**WHAT IS NEEDED**: Retype the part of the listing below that opens with the line containing "What is the separation" and runs through the listing's final line, copying each line without any change.

+++

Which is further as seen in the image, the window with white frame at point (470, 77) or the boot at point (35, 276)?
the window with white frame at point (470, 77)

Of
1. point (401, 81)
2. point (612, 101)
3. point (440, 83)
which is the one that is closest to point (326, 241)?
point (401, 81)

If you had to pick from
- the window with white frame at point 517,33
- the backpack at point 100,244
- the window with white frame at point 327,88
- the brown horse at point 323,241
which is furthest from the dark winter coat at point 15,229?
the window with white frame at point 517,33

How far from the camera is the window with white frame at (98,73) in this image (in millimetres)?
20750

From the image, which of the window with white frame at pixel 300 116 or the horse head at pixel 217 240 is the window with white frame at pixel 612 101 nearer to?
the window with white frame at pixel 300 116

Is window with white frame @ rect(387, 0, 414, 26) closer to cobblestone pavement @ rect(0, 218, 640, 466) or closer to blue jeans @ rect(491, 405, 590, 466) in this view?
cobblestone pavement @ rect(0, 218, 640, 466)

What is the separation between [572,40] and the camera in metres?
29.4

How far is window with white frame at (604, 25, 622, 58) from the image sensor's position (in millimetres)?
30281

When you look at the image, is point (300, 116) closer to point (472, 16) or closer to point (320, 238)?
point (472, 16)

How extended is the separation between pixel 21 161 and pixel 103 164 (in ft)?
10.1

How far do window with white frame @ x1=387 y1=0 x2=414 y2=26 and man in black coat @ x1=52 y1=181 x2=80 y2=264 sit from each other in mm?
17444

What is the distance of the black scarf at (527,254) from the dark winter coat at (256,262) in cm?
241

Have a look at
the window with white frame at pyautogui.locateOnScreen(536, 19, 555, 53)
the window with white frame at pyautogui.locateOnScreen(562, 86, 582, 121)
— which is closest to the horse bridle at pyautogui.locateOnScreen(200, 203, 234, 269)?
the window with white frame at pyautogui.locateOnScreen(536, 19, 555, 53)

+++

**WRITTEN ANSWER**:
What is the separation between [572,40] and the camera in metres?
29.4

How far is window with white frame at (604, 25, 622, 58) from the image sensor's position (in millimetres)?
30281

When you look at the image, is point (300, 116) closer to point (472, 16) or closer to point (320, 238)?
point (472, 16)

How extended is the separation between pixel 21 161 and pixel 103 164 (in ft)?
10.1

How far do window with white frame @ x1=387 y1=0 x2=414 y2=26 and man in black coat @ x1=52 y1=181 x2=80 y2=264 sit from each other in mm?
17444

What is the distance of the black scarf at (527,254) from the dark winter coat at (256,262) in cm?
241

Have a look at
the window with white frame at pyautogui.locateOnScreen(536, 19, 555, 53)
the window with white frame at pyautogui.locateOnScreen(562, 86, 582, 121)
— which is closest to the horse bridle at pyautogui.locateOnScreen(200, 203, 234, 269)?
the window with white frame at pyautogui.locateOnScreen(536, 19, 555, 53)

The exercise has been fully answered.